### TASK TO COMPLETE:
Your task is to copy the lines of the data below from the line holding "New Zealand, site EFD_DCAMF08, 2019-07-10" through the line holding "[camera trap, volunteer-labeled]", inclusive, exactly and with nothing added.
═══ MATERIAL SHOWN
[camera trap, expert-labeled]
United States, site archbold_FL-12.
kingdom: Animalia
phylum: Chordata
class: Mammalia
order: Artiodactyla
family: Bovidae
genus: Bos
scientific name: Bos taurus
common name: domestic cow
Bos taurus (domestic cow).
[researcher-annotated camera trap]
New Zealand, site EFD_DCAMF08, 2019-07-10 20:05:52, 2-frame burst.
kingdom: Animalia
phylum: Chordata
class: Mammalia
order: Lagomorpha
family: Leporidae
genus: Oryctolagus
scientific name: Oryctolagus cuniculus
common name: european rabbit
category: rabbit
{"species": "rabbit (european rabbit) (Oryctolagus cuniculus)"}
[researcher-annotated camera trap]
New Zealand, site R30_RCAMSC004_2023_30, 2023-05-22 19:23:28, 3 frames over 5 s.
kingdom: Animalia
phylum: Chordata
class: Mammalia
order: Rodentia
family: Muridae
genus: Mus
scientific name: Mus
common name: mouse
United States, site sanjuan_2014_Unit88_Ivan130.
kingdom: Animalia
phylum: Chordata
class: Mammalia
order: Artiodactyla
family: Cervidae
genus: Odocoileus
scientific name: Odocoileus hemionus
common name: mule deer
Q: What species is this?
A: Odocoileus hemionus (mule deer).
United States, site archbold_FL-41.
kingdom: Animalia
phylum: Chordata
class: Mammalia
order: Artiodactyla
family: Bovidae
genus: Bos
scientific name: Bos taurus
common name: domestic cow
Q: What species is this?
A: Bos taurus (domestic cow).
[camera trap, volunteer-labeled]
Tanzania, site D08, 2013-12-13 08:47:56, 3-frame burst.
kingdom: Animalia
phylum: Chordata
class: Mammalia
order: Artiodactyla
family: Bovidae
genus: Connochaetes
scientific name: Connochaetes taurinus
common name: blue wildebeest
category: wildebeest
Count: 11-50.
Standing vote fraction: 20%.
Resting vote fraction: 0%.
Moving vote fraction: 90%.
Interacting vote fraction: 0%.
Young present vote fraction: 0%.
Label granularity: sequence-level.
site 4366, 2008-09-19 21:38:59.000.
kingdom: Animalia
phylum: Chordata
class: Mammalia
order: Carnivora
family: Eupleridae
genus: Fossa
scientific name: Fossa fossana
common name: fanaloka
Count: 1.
══════
### EXERCISE OUTPUT:
New Zealand, site EFD_DCAMF08, 2019-07-10 20:05:52, 2-frame burst.
kingdom: Animalia
phylum: Chordata
class: Mammalia
order: Lagomorpha
family: Leporidae
genus: Oryctolagus
scientific name: Oryctolagus cuniculus
common name: european rabbit
category: rabbit
{"species": "rabbit (european rabbit) (Oryctolagus cuniculus)"}
[researcher-annotated camera trap]
New Zealand, site R30_RCAMSC004_2023_30, 2023-05-22 19:23:28, 3 frames over 5 s.
kingdom: Animalia
phylum: Chordata
class: Mammalia
order: Rodentia
family: Muridae
genus: Mus
scientific name: Mus
common name: mouse
United States, site sanjuan_2014_Unit88_Ivan130.
kingdom: Animalia
phylum: Chordata
class: Mammalia
order: Artiodactyla
family: Cervidae
genus: Odocoileus
scientific name: Odocoileus hemionus
common name: mule deer
Q: What species is this?
A: Odocoileus hemionus (mule deer).
United States, site archbold_FL-41.
kingdom: Animalia
phylum: Chordata
class: Mammalia
order: Artiodactyla
family: Bovidae
genus: Bos
scientific name: Bos taurus
common name: domestic cow
Q: What species is this?
A: Bos taurus (domestic cow).
[camera trap, volunteer-labeled]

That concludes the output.